Yves Léveillé est un coloriste du jazz québécois, créateur dont la progression est lente est sûre. D'aucuns ont reconnu le meilleur de ce musicien à l'écoute de son sixième et dernier album, Chorégraphie, lancé en 2010 sous étiquette Effendi. En voici la relecture sur scène, ce vendredi au Gesù.

«Depuis deux ans et demi, explique-t-il, je joue avec ce quartette composé de Roberto Murray, saxos alto, baryton et soprano, Adrian Vedady, contrebasse et Alain Bastien, batterie. Aux saxes ténor et soprano, Yannick Rieu sera notre invité pour l'occasion. Nous n'avions jamais eu l'occasion de jouer ensemble, il a répété avec nous afin de s'imprégner de ma musique. Ça promet!»

Pianiste, compositeur, improvisateur, leader, Yves Léveillé est une force tranquille. Calme, pacifique, placide, néanmoins déterminé. À l'image de sa musique. Mine de rien, ce musicien a fait son chemin dans cette petite jungle du jazz québécois.

Natif de Lévis, il s'est inscrit à l'université Laval, étudié la composition auprès de François Morel.

«Je me suis mis progressivement au piano jazz pour jouer avec des copains, j'ai aussi fait de la contrebasse. Il y avait beaucoup de jazz à Québec, c'était dans l'air;  Maurice Bouchard, Raynald Drouin, les frères Côté...», relate-t-il.

Pendant ces années passées à Québec, Yves Léveillé est devenu professionnel, fait les 5 à 7 de l'hôtel Clarendon, complété un premier cycle universitaire en composition pour ensuite « venir dans la grande ville» . Jeune adulte à la fin des années 70 début 80, Yves Léveillé a précisé son esthétique musicale à l'écoute des courants forts de ce cette époque. Il ne s'en cache pas et revendique les sources de son approche actuelle: «J'ai toujours apprécié par les musiques chambristes, l'étiquette ECM, le jazz européen, les musiques impressionnistes et contemporaines de tradition classique.»

Depuis lors, carrière montréalaise. Carrière discrète mais bien réelle. Direction d'orchestre, composition, et six albums derrière la cravate, tous sur Effendi, dont le tout premier de l'étiquette montréalaise que possède le contrebassiste et compositeur Alain Bédard, originaire de Québec comme lui.

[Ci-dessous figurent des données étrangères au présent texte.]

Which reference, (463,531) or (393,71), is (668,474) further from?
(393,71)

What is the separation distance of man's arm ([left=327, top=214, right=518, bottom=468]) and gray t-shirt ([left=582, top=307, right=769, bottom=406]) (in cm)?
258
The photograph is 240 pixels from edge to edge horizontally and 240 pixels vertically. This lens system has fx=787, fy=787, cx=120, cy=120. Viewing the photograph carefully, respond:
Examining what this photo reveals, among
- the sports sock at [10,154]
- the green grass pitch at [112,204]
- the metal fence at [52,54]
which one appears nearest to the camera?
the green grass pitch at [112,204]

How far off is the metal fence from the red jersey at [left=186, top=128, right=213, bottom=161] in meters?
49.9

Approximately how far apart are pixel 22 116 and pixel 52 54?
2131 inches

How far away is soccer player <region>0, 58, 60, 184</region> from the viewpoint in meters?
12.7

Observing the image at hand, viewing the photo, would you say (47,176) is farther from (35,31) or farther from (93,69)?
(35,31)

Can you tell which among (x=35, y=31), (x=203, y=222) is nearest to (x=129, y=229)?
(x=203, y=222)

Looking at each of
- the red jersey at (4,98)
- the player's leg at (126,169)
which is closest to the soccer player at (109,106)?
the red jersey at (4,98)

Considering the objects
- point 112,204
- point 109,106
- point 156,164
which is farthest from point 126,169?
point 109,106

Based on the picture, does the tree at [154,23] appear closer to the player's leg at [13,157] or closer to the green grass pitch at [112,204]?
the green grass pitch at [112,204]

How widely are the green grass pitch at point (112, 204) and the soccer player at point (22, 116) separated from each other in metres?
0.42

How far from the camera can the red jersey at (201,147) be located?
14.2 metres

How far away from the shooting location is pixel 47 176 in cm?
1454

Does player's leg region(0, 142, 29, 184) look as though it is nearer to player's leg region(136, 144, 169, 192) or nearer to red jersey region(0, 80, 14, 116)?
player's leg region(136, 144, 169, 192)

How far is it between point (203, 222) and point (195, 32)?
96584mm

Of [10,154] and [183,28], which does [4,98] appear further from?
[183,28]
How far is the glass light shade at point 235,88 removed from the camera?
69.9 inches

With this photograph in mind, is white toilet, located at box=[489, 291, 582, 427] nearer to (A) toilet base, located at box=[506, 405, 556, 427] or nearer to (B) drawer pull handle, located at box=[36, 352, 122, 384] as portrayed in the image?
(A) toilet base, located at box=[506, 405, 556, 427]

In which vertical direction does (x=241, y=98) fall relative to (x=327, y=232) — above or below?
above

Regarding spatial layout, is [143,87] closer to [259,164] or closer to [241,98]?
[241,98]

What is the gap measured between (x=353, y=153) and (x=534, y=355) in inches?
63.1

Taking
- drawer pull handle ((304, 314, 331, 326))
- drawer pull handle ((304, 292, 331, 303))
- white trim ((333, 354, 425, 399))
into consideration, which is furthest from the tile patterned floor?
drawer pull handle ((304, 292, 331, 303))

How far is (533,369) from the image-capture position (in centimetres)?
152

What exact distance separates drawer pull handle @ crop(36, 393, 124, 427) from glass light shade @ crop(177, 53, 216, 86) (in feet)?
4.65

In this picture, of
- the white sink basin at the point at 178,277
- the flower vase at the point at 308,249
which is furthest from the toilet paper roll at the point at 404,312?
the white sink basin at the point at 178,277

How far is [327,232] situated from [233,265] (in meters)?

Yves Léveillé ne se prend pas pour cet autre qu'il n'est pas: il sait que son jeu pianistique est d'abord au service de son écriture, que ce jeu tient plus de l'accompagnement et que la musique l'emporte largement sur les prouesses techniques. Ce qui n'empêche en rien l'élévation progressive du coefficient de difficulté: «J'essaie quand même de pousser mon affaire au piano mais j'ai toujours privilégié la composition. Certains de mes nouveaux projets, il faut dire, me mènent plus au devant.»

Avec le temps, l'écriture se raffine et s'émonde, signes évidents de maturité :

«Dans mes premiers albums, je mettais plus d'arrangements.  Avec le temps, j'ai épuré. Bien sûr, il y a pas mal d'écriture dans  mon dernier album, mais plus d'espace pour l'expression. J'ose croire avoir trouvé une manière de faire la synthèse de mon écriture orchestrale, ce qui donne un concept plus ouvert. J'aime encore fouiller mes harmonies et mes arrangements, mais il faut que le tout soit à la fois maîtrisé et souple.»

L'ensemble d'Yves Léveillé se produit au Gesù ce vendredi, 20h.